2019年12月14日土曜日


 【フランクフルト時事】米フェイスブック(FB)主導の暗号資産(仮想通貨)「リブラ」計画に刺激され、中央銀行によるデジタル通貨導入の議論が活発化する中、欧州単一通貨ユーロを管理する欧州中央銀行(ECB)も、欧州連合(EU)の後押しを受け中銀デジタル通貨の発行に向けた内部検討に着手した。先行する中国を追い、デジタル通貨をめぐる覇権争いが加速する可能性がある。
 「既に作業部会を立ち上げており、取り組みを加速させるつもりだ」。ラガルドECB総裁は12日の会見で、デジタル通貨への積極姿勢を強調。関連した調査や実証実験などを2020年半ばまでに行い、実際にコスト削減などにつながるかどうかを明らかにする意向を示した。
 ECBは日銀と共同でビットコインなど仮想通貨の基盤技術である「ブロックチェーン(分散型台帳技術)」を使った銀行間決済への応用を探る研究を2016年から実施しており、新技術には意欲的。ラガルド総裁は2日、欧州議会で「欧州市民向けの中銀デジタル通貨の価値評価で、ECBとしても務めを果たす」と発言、個人の日常決済での利用も念頭にあることを示唆した。
 各通貨当局の姿勢には濃淡もあり、米連邦準備制度理事会(FRB)は冷ややかで、日銀も慎重。基軸通貨の米ドルに対抗意識を燃やす中国は最右翼に位置し、人民銀行が発行準備を着々と進めているとされる。

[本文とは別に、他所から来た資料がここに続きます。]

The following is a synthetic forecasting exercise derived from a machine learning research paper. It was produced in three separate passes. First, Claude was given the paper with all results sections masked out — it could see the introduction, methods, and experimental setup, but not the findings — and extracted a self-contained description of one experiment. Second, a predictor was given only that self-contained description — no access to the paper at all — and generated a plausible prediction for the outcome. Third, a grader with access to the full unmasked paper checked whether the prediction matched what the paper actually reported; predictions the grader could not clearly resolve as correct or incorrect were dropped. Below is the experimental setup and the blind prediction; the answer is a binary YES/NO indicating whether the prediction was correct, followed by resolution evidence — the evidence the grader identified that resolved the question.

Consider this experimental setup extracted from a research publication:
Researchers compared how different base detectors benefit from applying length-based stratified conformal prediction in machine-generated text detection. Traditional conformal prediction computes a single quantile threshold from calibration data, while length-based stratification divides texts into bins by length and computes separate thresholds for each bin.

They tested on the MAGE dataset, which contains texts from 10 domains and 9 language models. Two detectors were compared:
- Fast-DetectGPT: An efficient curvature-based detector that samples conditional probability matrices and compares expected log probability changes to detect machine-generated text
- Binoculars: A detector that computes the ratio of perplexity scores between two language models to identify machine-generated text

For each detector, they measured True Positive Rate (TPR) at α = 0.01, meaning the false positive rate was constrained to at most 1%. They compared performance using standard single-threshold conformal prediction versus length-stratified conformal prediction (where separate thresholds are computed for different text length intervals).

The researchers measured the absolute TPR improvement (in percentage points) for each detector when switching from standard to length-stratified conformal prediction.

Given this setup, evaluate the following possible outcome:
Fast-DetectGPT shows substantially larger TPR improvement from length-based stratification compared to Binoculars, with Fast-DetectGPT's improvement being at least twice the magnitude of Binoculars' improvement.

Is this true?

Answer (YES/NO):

 欧州でも非現金決済の分野では、クレジットカード大手のビザやマスターカードなど米国企業が圧倒的に優勢。ビルロワドガロー仏中銀総裁は、デジタル決済の基盤技術の多くが欧州外の企業に握られている点について「主権に対する脅威になり得る」と懸念を示し、「eユーロ」の早期導入を主張。一方、ドイツ銀行協会も「デジタルユーロ」の開発で提言をまとめるなど、業界からも待望の声が上がっている。